Dans les derniers jours de décembre, il y eut une débandade particulièrement grave. Un soir, sans qu’on sût pourquoi, les mots amenant les mots, on s’était dévoré entre soi, à dents aiguës. Pendant près de trois semaines, on ne se revit pas. La vérité était que la bande commençait à désespérer. Les efforts les plus savants n’aboutissaient à aucun résultat appréciable. La situation ne semblait pas devoir changer de longtemps, la bande abandonnait le rêve de quelque catastrophe imprévue qui aurait rendu Rougon nécessaire. Elle avait attendu l’ouverture de la session du Corps législatif ; mais la vérification des pouvoirs s’était faite sans amener autre chose qu’un refus de serment de deux députés républicains. À cette heure, M. Kahn lui-même, l’homme souple et profond du groupe, ne comptait plus voir tourner à leur profit la politique générale.
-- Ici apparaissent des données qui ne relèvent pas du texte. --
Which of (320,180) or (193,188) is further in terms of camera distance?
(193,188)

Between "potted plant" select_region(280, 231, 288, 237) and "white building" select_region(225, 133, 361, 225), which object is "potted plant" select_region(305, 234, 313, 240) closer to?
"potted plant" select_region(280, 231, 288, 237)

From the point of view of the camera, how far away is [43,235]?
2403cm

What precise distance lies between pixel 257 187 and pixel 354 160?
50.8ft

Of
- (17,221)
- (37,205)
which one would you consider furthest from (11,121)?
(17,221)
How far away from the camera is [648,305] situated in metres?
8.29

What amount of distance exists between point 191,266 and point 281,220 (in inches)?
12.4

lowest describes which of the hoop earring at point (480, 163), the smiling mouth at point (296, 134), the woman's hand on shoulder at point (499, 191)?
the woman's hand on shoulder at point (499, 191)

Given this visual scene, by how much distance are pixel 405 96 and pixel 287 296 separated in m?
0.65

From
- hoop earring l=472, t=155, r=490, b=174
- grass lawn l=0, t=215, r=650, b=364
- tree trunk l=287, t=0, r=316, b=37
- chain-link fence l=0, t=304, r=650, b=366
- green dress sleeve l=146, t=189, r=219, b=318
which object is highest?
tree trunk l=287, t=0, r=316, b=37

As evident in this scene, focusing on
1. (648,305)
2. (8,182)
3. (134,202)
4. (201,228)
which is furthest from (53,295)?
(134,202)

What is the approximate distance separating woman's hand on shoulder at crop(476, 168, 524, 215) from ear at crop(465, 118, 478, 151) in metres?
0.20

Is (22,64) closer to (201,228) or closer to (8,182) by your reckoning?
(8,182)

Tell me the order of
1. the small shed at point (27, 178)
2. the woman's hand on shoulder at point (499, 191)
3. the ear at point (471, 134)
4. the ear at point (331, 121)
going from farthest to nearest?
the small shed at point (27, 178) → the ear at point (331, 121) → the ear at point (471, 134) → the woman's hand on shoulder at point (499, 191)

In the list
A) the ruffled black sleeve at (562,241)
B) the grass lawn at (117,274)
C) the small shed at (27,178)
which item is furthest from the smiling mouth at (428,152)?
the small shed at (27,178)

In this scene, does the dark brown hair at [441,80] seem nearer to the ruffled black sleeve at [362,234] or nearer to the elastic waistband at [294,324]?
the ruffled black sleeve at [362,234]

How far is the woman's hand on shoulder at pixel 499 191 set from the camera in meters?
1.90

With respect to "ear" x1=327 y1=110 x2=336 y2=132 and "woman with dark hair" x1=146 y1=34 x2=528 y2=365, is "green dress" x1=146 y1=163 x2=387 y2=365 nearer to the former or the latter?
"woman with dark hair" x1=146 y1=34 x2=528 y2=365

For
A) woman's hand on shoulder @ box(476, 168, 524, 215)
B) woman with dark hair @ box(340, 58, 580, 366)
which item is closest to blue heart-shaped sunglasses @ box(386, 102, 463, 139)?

Rougon, exaspéré, s’occupait de son affaire des Landes avec un redoublement de passion, comme pour cacher les tressaillements de sa face, qu’il ne parvenait plus à endormir.

— Je ne me sens pas bien, disait-il parfois. Vous voyez, mes mains tremblent… Mon médecin m’a ordonné de faire de l’exercice. Je suis toute la journée dehors.